The stated mission of the Black & Scholes Surf Club at UCLA’s Anderson School of Management is simply “to have fun surfing together and make some good friends with our classmates.” For beginners, club outings generally target “mellow long boarding waves.” For experienced surfers, club excursions are scheduled on “swell arrivals” aimed at providing MBA students “a chance to surf Southern California’s most renowned waves at their best.”
It’s just one of those less than obvious but real advantages to the MBA program at UCLA which it turns out is the business school with the “best campus environment” in the world, according to the Princeton Review.
Don’t laugh. While most MBA applicants aren’t likely to pick a school on the basis of its safety, attractiveness or location–the attributes Princeton Review measures on student surveys to pick business schools with the best campus environment–it just might matter to some–especially if you want to be less than half an hour from a beach. “it can be a fun in the sun school to some extent,” an MBA student at Anderson told the Review, “but I spend a whole lot more time with formulas and (financial) models than i do with the surfboard.”
Nonetheless, UCLA’s welcoming 419-acre campus, with its sculpture gardens, fountains, museums and proximity to Venice and Santa Monica beaches, has helped to give Anderson a first place ranking for the past five consecutive years. The business school complex is located on the original North Campus where many of the buildings are constructed of imported Italian brick. It’s a neighborhood where tourists are sold maps to help them discover the luxury homes of movie stars in Beverly Hills, Bel-Air, and Brentwood, the posh residential areas that border the campus. The weather doesn’t hurt, either. Just ask the students who stroll the campus in shorts and scandals during the winter and fall when their East Coast rivals are bundled up in heavy coats and gloves.
Every year, Princeton Review surveys MBA students at some 300 business schools and publishes a top ten list of the schools with the “best campus environment.” The Review ranks schools on the basis of student surveys that assess “the safety, attractiveness and location of the school,” though it does not reveal which questions on its survey are used for the ranking.
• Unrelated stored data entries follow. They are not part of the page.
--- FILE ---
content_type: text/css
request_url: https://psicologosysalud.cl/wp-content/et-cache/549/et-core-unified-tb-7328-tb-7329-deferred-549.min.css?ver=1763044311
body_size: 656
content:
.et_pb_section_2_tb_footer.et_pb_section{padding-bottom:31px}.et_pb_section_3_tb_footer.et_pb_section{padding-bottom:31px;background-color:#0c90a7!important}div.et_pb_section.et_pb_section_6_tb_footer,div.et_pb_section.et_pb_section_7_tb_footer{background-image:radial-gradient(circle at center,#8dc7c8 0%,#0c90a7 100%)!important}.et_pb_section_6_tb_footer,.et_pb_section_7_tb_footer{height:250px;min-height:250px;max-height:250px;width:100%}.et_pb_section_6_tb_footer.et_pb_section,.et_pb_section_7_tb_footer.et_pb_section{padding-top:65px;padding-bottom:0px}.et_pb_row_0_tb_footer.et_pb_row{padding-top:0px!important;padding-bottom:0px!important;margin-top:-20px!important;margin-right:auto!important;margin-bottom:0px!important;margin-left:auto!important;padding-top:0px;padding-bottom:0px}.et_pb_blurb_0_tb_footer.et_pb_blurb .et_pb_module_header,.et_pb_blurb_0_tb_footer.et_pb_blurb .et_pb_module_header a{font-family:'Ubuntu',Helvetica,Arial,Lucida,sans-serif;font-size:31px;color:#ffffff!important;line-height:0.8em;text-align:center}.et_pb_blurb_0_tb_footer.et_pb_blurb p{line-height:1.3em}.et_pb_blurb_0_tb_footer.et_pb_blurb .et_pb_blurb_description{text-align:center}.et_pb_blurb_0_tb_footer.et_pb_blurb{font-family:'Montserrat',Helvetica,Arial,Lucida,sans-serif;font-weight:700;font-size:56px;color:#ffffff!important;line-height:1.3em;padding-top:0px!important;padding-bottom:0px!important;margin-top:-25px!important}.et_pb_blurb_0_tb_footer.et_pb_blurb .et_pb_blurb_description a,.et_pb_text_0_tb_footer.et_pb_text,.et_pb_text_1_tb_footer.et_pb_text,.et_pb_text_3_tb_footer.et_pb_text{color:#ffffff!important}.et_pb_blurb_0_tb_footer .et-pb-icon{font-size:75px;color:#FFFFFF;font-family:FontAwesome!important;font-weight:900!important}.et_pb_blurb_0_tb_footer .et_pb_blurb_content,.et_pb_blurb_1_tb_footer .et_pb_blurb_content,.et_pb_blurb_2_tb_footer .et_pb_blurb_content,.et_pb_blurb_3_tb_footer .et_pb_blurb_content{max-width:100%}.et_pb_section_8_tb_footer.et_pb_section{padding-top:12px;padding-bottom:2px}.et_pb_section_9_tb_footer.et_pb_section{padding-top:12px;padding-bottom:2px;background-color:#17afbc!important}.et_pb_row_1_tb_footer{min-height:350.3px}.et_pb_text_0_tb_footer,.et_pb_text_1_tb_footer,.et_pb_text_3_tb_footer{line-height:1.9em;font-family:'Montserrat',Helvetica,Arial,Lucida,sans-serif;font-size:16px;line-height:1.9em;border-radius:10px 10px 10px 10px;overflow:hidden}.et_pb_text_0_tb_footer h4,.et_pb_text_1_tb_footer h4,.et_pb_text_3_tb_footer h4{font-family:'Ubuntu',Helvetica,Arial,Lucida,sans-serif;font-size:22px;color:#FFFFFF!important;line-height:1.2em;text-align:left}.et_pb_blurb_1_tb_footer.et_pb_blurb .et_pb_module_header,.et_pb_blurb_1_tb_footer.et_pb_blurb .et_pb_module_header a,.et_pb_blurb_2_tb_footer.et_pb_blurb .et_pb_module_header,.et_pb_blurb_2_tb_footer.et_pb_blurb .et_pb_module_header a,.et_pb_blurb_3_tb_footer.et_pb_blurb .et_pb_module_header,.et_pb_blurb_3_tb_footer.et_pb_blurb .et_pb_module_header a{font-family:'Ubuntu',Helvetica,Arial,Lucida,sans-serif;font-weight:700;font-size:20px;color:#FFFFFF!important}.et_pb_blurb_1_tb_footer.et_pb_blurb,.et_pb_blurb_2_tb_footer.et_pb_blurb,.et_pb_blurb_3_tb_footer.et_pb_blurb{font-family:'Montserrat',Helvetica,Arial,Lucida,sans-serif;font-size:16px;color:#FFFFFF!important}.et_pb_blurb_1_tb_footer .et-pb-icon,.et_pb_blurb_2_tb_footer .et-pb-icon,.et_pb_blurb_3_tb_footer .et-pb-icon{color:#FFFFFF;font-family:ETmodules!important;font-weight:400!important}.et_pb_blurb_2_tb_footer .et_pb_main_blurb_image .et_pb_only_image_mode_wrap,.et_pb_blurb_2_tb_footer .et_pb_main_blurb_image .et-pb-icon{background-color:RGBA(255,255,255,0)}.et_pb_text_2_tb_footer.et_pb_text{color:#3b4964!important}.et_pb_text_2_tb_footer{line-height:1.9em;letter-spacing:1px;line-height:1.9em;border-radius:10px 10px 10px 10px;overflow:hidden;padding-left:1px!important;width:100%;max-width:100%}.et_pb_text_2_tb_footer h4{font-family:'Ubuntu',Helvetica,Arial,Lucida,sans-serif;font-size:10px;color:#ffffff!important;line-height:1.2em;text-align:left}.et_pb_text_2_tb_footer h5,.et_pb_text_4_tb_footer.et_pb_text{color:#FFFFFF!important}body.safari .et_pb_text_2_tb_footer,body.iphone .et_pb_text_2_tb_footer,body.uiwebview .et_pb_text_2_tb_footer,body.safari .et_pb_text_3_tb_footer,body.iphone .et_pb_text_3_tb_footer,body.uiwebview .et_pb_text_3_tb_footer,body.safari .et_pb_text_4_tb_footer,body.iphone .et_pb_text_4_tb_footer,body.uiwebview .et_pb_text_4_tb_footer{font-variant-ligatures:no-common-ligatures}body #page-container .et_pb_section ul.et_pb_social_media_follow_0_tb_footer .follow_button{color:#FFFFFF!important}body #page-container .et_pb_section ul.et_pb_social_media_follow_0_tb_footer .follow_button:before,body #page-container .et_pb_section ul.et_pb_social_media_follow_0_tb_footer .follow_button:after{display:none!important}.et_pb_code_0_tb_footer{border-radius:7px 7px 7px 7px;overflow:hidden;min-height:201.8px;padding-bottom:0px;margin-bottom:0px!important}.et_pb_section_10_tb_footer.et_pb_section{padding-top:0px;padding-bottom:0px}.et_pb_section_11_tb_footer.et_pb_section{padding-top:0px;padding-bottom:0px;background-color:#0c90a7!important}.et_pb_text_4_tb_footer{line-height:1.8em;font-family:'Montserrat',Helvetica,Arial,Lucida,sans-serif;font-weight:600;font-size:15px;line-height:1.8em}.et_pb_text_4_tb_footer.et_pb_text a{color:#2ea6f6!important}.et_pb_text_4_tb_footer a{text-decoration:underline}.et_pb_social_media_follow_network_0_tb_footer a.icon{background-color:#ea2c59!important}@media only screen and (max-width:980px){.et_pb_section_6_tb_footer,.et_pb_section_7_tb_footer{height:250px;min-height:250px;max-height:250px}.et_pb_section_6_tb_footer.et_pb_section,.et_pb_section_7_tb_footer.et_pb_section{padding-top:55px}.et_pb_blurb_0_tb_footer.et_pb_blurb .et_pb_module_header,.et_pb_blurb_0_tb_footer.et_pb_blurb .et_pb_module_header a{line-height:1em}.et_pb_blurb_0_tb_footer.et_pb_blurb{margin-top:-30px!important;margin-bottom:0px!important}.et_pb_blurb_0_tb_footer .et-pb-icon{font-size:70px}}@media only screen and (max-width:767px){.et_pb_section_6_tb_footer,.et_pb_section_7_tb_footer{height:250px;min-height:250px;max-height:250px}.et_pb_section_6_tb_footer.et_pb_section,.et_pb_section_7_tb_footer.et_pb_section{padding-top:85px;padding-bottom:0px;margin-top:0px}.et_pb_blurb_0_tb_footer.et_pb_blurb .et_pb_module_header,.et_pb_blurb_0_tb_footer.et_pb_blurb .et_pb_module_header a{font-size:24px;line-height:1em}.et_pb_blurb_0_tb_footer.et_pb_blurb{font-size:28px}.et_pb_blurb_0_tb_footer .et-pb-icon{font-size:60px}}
OUR ANALYSIS LOOKS AT THE PRINCETON REVIEW LISTS OVER THE PAST FIVE YEARS
Questions on three key elements of the ranking are among the 78 multiple-choice questions and seven “free-response” questions asked of current full-time students. Princeton Review says that at least 10% of full-time students responded “at almost all institutions we surveyed; at many schools, we scored responses from as many as one-third or one-half of the student body–and nearly all in a few cases.”